MPC: Analysts rule out monetary tightening, as naira remains strong
Ahead of the Monetary Policy Committee (MPC) meeting scheduled for Monday and Tuesday in Abuja, analysts in the financial services sector have ruled out the possibility of a further monetary tightening.
Their argument is based on easing external sector pressures, moderating Core inflation and downside risk of further increasing already high government borrowing costs.
“With the MPC likely to face a choice between easing and maintaining status quo on policy rates, we envisage committee members will vote to hold all rates constant while consolidating on recent gains in the forex market,” analysts at Afrinvest Securities Limited said.
This is coming as ‘Biodun Adedipe, chief consultant of Biodun Adedipe Associates Limited, believes that the CBN has no ambition for single-digit interest rate this year, but optimistic of steady forex supply and local sales growth.
There has been relative stability in the foreign exchange market following improved liquidity, as the CBN has sustained its interventions in the market.
The CBN on Monday intervened in the forex market, selling $195.0 million in total – US$100.0 million to the wholesale segment, $50 million to the Small and Medium Enterprises (SMEs) segment and $45.0 million allocated to the Retail invisibles segment to cater for demand for business/personal travel allowances, school tuition, medical fee, etc.
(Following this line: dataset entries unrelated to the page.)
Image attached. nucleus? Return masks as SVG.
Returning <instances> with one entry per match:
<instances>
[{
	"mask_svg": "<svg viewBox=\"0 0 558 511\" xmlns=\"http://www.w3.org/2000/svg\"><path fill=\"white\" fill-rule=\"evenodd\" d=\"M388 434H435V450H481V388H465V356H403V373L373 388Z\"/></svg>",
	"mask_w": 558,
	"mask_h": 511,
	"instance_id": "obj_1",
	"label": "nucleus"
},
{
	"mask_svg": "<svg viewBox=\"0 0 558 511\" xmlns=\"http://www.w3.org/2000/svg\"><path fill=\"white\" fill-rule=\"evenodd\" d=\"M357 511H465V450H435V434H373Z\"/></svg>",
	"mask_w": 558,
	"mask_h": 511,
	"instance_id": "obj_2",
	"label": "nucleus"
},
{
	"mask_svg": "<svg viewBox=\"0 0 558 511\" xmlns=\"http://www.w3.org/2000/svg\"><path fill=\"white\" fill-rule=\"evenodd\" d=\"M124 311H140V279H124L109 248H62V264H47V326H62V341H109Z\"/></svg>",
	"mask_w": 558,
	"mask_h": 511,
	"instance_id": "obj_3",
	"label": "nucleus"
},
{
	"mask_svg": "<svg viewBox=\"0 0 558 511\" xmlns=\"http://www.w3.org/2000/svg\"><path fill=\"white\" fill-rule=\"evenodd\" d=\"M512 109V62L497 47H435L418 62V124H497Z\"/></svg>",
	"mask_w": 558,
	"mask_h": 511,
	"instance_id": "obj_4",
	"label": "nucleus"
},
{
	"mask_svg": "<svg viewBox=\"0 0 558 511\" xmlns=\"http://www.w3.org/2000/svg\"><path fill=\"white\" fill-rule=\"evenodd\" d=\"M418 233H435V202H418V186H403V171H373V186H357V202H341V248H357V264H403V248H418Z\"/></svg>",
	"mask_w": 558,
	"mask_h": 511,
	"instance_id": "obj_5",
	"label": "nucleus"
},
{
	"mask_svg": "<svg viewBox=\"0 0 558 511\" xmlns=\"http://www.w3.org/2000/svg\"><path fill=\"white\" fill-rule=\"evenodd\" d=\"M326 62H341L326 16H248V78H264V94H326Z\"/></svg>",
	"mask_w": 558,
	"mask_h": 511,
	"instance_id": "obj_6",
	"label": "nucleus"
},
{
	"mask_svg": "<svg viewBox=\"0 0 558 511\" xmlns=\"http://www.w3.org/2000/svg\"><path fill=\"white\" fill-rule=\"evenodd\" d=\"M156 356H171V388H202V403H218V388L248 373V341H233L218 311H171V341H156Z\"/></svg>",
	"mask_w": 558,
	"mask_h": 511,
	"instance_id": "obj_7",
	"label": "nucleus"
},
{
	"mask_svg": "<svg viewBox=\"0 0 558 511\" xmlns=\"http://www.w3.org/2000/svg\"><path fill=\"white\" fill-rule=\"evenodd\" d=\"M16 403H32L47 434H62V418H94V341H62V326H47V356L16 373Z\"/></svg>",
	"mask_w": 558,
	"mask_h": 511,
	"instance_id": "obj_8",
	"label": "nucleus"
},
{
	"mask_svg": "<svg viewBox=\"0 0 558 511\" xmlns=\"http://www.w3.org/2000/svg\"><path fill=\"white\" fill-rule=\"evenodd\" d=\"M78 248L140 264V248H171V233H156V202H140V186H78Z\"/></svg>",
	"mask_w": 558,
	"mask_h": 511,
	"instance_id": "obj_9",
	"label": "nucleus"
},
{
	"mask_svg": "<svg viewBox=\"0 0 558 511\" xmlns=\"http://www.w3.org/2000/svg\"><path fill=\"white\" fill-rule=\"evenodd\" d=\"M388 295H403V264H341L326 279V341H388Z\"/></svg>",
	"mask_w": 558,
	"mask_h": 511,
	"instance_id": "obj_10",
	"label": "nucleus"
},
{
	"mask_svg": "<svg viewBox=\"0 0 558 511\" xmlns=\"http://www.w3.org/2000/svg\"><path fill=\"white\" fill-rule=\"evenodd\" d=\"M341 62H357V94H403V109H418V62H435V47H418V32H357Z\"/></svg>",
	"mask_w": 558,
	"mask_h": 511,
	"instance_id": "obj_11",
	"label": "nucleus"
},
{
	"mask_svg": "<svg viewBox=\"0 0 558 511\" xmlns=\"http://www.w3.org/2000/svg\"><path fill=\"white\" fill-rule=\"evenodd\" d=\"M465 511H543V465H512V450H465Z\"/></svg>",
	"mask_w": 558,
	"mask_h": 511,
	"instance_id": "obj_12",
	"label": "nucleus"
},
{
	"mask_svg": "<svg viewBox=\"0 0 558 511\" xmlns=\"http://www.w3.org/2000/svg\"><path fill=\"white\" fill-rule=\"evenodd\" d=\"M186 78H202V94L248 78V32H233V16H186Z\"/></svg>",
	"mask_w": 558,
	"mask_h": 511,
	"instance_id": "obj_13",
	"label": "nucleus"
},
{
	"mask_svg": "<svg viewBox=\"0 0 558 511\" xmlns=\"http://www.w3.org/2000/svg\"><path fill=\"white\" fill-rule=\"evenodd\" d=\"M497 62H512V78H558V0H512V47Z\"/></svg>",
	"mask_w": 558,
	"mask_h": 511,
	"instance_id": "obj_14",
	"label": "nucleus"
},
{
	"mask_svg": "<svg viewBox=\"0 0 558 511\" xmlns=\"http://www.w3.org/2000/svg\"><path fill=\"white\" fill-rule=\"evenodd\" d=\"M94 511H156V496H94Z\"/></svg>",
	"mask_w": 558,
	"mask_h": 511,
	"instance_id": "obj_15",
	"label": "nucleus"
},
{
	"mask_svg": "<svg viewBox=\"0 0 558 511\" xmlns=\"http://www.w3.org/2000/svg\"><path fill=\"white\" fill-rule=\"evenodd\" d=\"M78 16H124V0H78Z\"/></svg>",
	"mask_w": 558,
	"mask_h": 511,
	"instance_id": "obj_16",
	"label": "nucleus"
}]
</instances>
Consequently, naira appreciated 3bps to N305.80/$1 from the previous week’s close of N305.90/$1 at the official inter-bank market.
At the FMDQ Nigerian Autonomous Foreign Exchange Fixing (NAFEX) segment, a total of $257.0m was traded between Tuesday and Friday; yet, the currency depreciated 0.2 percent Week-on- Week at the window to N365.33/$1 from N364.66/$1 in the prior week.
The local currency has traded between N365 and N367 per dollar at the black market last week, the same level it traded the previous week. External reserves rose to $30.51 billion as of July 19, 2017 from its low of $30.32 billion on July 7, 2017, data from CBN show.
“We expect further stability of the naira/USD exchange rate amid build up in external reserves,” analysts at Cowry Asset Management Limited said.
At the FMDQ OTC Futures segment, the value of open contracts closed the week lower at $2.2m from the previous week’s close of $2.8bn owing to the NGUS JULY 2017 contract valued at $657.6m which matured during the week. In line with trend, the CBN replaced this maturing contract with the NGUS JULY 2018 instrument.
However, in line with recent trend, we do not expect keen interest in the newly opened contracts. All contracts opened since May 2017 – following upward revision of prices – have received minimal interest.
The NGUS JUN 2018 and NGUS JUL 2018 have received a total subscription of $56.9m and $18.3m respectively while the NGUS MAY 2017 has not attracted any subscription since the change in settlement exchange rate to NAFEX from Nigerian Foreign Exchange Fixing (NIFEX).